Can Vibe Coding Beat Graduate CS Students? An LLM vs. Human Coding Tournament on Market-driven Strategic Planning
Panayiotis Danassis, Naman Goel
TL;DR
This paper introduces the Auction, Pickup, and Delivery Problem (APDP), a real-world, multi-agent benchmark that requires LLM-generated code to bid strategically in a market and solve constrained vehicle-routing tasks to maximize profit.
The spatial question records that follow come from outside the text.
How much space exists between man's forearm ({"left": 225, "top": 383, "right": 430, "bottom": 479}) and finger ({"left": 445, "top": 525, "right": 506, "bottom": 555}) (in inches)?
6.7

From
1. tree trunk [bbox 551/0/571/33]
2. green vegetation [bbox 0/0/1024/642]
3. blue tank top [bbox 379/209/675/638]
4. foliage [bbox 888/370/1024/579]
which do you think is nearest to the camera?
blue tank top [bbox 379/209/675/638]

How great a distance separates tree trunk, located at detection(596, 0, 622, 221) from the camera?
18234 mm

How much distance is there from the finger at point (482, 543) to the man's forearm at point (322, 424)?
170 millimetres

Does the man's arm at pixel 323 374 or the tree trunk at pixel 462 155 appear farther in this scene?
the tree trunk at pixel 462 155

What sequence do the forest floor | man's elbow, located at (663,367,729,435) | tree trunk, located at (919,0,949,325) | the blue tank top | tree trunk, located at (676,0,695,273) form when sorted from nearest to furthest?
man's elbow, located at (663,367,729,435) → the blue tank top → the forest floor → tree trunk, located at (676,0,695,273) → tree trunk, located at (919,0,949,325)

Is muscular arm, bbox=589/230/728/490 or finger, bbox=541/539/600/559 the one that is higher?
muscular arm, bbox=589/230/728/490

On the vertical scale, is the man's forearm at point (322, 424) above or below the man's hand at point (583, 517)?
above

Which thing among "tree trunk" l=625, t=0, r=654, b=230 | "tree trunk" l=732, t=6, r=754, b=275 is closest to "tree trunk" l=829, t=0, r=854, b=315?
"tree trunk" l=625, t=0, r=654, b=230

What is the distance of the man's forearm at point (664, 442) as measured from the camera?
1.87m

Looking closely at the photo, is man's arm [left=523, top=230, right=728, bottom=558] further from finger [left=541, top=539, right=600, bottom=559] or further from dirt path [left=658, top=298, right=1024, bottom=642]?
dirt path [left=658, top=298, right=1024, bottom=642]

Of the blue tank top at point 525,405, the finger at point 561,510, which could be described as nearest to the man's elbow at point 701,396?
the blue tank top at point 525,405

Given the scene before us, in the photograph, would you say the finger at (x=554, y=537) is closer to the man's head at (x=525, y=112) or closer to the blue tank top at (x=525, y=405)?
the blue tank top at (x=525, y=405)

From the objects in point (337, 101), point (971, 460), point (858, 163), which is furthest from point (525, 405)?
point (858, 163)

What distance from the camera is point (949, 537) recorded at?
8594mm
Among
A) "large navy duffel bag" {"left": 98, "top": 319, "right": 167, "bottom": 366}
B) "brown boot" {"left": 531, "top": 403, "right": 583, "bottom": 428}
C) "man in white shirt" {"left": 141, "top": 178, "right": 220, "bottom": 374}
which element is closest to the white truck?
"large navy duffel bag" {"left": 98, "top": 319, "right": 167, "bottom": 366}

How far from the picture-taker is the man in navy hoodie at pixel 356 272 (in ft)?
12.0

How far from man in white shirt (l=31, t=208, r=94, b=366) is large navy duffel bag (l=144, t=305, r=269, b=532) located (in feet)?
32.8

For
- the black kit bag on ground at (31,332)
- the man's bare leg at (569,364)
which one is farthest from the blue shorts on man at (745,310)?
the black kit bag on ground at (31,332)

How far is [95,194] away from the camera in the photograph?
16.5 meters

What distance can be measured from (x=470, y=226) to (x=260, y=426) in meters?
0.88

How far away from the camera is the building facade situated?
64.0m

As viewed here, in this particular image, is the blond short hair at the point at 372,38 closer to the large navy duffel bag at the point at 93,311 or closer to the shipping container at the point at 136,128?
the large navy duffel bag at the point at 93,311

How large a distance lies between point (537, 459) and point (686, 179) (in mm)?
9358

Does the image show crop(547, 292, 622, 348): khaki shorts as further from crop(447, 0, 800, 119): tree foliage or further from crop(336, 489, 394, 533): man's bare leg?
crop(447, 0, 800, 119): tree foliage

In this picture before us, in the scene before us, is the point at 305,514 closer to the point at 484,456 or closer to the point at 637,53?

It systematically compares 40 LLM-coded agents against 17 human-coded agents across 12 double all-play-all tournaments on four topology graphs, revealing that graduate-student–coded agents consistently outperform the LLM-based solutions. Notably, the majority of LLM agents are beaten by simple baselines, and even the best LLM can degrade a strong human solution when asked to improve it, indicating gaps in reasoning and planning capabilities beyond code generation. The findings argue for new evaluations that stress reasoning-driven code synthesis in open-world, multi-agent settings and advocate open-source, open benchmarks to push the development of more capable, robust code-generation systems.
Abstract
The rapid proliferation of Large Language Models (LLMs) has revolutionized AI-assisted code generation. This rapid development of LLMs has outpaced our ability to properly benchmark them. Prevailing benchmarks emphasize unit-test pass rates and syntactic correctness. Such metrics understate the difficulty of many real-world problems that require planning, optimization, and strategic interaction. We introduce a multi-agent reasoning-driven benchmark based on a real-world logistics optimization problem (Auction, Pickup, and Delivery Problem) that couples competitive auctions with capacity-constrained routing. The benchmark requires building agents that can (i) bid strategically under uncertainty and (ii) optimize planners that deliver tasks while maximizing profit. We evaluate 40 LLM-coded agents (by a wide range of state-of-the-art LLMs under multiple prompting methodologies, including vibe coding) against 17 human-coded agents developed before the advent of LLMs. Our results over 12 double all-play-all tournaments and $\sim 40$k matches demonstrate (i) a clear superiority of human(graduate students)-coded agents: the top 5 spots are consistently won by human-coded agents, (ii) the majority of LLM-coded agents (33 out of 40) are beaten by very simple baselines, and (iii) given the best human solution as an input and prompted to improve upon, the best performing LLM makes the solution significantly worse instead of improving it. Our results highlight a gap in LLMs' ability to produce code that works competitively in the real-world, and motivate new evaluations that emphasize reasoning-driven code synthesis in real-world scenarios.